WeChat has over a billion created accounts with more than 700 million active users including 70 million outside of China.
Massey University China specialist, Associate Professor Henry Chung, said Key's move signalled "the power of WeChat".
The number one social network of choice for Chinese nationals and Chinese in New Zealand has been likened to Skype, Facebook and Twitter combined.
With a built-in web search system, it has the capability of Google's search engine and also the functionality of Apple Pay.
Its mobile wallet function is being used to process more than 500 million payment transactions in 20 countries every day.
"This means the Chinese can follow all messages on WeChat from the PM's office, and the PM can also get first hand information directly from his followers and users," Chung said.

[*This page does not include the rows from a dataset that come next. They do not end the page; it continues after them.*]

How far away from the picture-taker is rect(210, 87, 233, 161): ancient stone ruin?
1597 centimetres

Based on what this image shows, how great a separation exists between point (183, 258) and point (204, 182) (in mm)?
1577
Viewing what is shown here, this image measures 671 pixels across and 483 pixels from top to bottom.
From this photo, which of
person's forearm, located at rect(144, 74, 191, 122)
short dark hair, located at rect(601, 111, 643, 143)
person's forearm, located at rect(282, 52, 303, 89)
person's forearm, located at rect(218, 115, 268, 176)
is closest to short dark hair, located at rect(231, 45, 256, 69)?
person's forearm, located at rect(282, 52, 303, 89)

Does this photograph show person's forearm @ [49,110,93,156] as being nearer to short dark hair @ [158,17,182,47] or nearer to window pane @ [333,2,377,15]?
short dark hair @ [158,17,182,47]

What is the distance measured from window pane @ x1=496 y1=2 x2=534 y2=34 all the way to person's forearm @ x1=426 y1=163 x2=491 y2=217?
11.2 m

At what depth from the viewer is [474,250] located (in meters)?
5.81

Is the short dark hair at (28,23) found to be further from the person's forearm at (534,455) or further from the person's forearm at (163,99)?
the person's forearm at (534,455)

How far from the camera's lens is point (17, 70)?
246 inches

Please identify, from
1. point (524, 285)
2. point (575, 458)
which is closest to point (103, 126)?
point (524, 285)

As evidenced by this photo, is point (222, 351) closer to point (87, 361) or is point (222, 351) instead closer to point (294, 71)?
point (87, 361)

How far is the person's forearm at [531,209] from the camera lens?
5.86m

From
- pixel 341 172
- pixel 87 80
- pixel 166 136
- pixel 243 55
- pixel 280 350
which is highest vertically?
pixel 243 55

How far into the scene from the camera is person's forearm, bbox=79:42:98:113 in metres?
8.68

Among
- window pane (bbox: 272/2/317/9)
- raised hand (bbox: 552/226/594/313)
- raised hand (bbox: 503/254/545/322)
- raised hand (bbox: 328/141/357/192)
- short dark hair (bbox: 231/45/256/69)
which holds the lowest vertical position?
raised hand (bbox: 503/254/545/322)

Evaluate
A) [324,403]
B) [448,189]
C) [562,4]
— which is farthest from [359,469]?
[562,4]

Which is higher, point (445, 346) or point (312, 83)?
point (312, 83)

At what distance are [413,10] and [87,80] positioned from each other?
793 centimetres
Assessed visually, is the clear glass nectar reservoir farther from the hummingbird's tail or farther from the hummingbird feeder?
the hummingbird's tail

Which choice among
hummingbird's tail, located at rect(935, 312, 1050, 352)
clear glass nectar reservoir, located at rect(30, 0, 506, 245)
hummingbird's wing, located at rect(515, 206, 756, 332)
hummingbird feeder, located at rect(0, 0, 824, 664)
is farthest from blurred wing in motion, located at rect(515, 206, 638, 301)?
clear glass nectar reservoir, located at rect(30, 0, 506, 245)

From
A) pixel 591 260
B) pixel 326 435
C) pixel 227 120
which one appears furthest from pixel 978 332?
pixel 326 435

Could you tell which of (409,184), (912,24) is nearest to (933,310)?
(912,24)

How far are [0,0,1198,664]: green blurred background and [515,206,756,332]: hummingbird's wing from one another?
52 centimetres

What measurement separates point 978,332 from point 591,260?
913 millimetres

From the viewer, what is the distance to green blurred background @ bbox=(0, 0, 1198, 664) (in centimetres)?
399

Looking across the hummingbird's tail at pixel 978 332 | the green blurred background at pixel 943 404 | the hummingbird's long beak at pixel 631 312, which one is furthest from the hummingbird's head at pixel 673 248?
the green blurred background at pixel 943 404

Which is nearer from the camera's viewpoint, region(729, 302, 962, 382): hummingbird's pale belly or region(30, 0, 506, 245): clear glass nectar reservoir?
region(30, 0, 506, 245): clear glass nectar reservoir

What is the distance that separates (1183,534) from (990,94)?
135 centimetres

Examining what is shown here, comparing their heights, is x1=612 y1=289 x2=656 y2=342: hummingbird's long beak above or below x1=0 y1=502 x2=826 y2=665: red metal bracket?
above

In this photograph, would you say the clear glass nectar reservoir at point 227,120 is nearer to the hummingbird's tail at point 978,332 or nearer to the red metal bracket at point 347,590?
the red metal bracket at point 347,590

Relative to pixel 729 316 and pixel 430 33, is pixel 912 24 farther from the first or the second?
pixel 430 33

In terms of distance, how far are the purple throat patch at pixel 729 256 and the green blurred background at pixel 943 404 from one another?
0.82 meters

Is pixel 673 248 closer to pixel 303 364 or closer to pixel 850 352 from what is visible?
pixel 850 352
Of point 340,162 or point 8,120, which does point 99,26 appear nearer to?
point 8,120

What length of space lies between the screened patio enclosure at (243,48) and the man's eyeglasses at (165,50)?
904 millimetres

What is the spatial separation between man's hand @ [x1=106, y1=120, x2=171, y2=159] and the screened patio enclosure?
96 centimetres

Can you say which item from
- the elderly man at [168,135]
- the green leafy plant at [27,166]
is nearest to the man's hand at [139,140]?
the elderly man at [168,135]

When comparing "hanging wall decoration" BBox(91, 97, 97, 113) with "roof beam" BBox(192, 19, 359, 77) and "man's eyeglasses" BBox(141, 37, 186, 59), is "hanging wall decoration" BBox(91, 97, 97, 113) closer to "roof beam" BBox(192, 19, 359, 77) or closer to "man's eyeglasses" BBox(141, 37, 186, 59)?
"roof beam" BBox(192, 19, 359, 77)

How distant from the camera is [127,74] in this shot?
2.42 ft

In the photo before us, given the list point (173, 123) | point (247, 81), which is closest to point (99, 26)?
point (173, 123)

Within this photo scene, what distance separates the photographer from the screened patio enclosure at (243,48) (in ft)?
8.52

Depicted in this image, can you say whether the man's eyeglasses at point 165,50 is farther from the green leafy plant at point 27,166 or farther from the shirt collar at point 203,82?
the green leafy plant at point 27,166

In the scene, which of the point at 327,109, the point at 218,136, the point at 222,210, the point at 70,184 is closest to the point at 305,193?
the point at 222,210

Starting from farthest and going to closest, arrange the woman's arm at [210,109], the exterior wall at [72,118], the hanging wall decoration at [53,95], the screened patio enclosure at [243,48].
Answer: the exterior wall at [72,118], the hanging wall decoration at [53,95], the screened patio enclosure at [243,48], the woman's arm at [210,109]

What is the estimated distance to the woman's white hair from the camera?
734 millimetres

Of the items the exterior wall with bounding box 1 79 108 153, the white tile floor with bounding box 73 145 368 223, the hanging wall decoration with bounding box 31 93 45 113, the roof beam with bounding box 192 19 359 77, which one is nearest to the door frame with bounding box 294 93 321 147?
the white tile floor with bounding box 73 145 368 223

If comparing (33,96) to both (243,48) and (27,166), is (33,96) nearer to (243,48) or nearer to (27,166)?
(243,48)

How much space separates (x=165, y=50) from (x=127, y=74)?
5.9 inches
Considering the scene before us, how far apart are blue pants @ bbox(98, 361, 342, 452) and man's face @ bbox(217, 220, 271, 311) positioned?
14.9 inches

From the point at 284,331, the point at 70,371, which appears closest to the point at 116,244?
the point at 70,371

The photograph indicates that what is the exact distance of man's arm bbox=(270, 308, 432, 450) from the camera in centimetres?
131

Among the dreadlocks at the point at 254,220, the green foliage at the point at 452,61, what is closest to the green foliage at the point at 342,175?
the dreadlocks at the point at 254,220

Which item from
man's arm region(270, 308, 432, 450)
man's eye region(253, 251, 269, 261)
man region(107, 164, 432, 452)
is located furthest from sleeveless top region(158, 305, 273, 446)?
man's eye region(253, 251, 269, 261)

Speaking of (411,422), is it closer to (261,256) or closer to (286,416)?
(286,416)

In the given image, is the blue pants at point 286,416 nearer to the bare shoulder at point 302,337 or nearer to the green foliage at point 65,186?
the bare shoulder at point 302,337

"It will have a huge implication and means a lot for Chinese consumers and organisations."
He said the PM's decision to use Chinese on WeChat would also make his account an effective "crisis management tool".
"The impact from a major crisis can be significantly reduced through direct communication," Chung said.
"More should really follow the PM and explore how WeChat can assist in achieving their business and political objectives."
The China-developed service is one of the largest standalone messaging apps.
Andrew Zhu, a University of Auckland honorary research fellow, has sent a request to follow Key but is yet to be accepted.
"To be really effective, it should be a public account which does not have a limit, and not a private one," Zhu said.
According to Zhu, special approval was required for WeChat public accounts to be set up outside of mainland China.